RFB mantém a segregação da tributação de softwares como mercadorias ou serviços

Foi publicada pela Divisão de Tributação (“DISIT”) da Receita Federal (“RFB”) a Solução de Consulta DISIT (“SC DISIT”) n° 4.028, respondendo questionamento de contribuinte que atua no segmento de licenciamento de software de gestão de revenda de automóveis.

A discussão envolvendo a tributação dos softwares foi analisada pelo Supremo Tribunal Federal (“STF”), que proferiu entendimento no sentido de incidir Imposto Sobre Serviços de Qualquer Natureza (“ISS”) sobre a comercialização de softwares de prateleira e por encomenda.

Até então, a interpretação seguida pela RFB era a de considerar softwares de prateleira como mercadorias sujeitas ao ICMS, ao passo que softwares personalizados (customizados) seriam derivados de uma prestação de serviços e, portanto, o imposto incidente seria o ISS.

No caso da SC DISIT n° 4.028/2021, o contribuinte estava enquadrado do regime de tributação do Simples Nacional, mas já previa seu desenquadramento, oportunidade na qual passaria a adotar o regime de tributação do lucro presumido.
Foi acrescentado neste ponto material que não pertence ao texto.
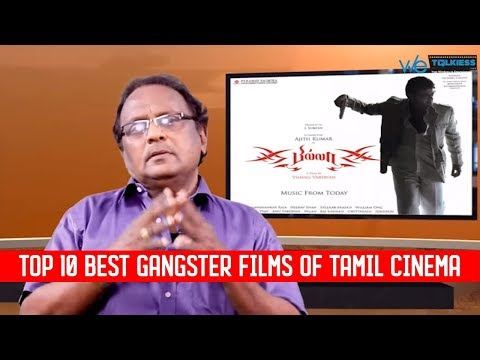 Top 10 best gangster  films of Tamil Cinema - That you shouldn't miss watching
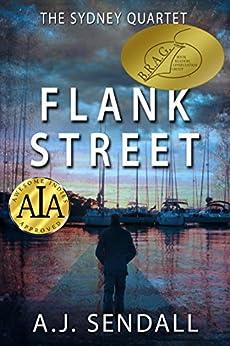 [Sendall, A.J.]のFlank Street (The Sydney Quartet) (English Edition)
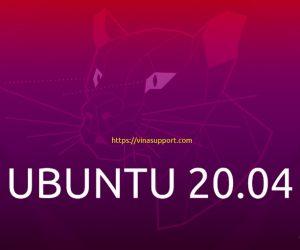 Hướng dẫn cài đặt HDH Ubuntu 20.04 LTS
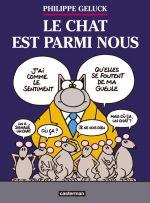 Le chat T23 : Le Chat est parmi nous (0), bd chez Casterman de Geluck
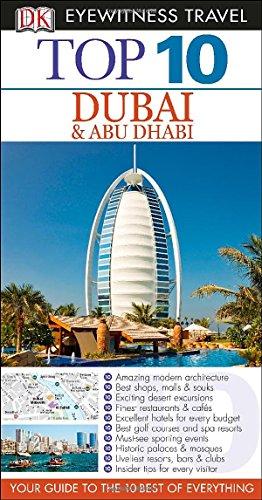 Top 10 Dubai & Abu Dhabi (Eyewitness Top 10 Travel Guide): DK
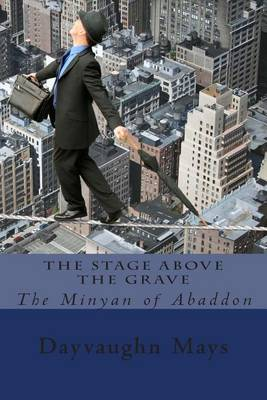 The Stage Above the Grave: The Minyan of Abaddon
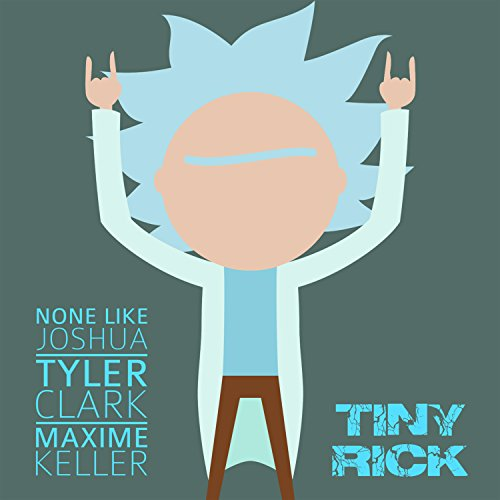tiny rick from rick and morty by none like joshua on amazon music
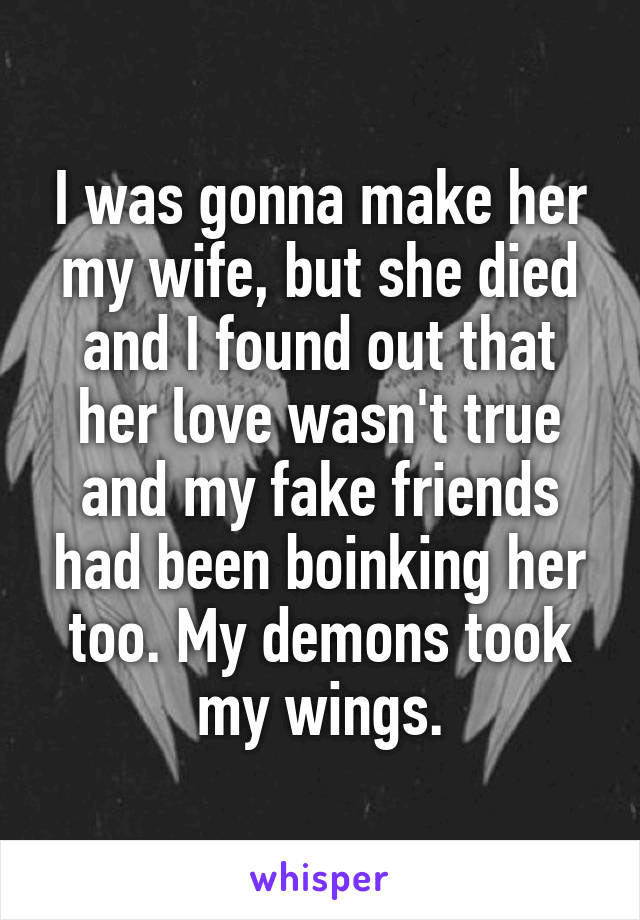 I was gonna make her my wife, but she died and I found out that her love wasn't true and my fake friends had been boinking her too. My demons took my wings.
Para fins de lucro presumido, a atividade desenvolvida é determinante, pois a alíquota de presunção que será aplicável para fins de base de cálculo do Imposto de Renda da Pessoa Jurídica (“IRPJ”) e da Contribuição Social sobre o Lucro Líquido (“CSLL”) varia de acordo com a natureza das transações realizadas.

Pelo que discorreu o contribuinte na SC DISIT n° 4.028/2021, a transação consistia na elaboração de um software após desenvolvimento de um banco de dados relacional (prestação de serviço) para atender um cliente em específico, o que seria uma atividade diversa da comercialização de programas (customizados ou não).

Esse tipo de transação foi objeto de análise por parte da Coordenação Geral de Tributação (“COSIT”) da RFB na SC COSIT n° 123/2014. Naquela oportunidade, a RFB afirmou que, no caso de programas adaptados (customizados), as adaptações seriam meros ajustes, sem configurar uma verdadeira encomenda. Porém, se fosse demonstrado que o software era um sistema gerenciador de banco de dados e que o ajuste e a adequação às necessidades do cliente representassem o desenvolvimento de um banco de dados relacional (obrigação de fazer), a atividade deve ser classificada como prestação de serviço (obrigação de fazer), cujo percentual de presunção do lucro e da base de cálculo da CSLL é de 32%.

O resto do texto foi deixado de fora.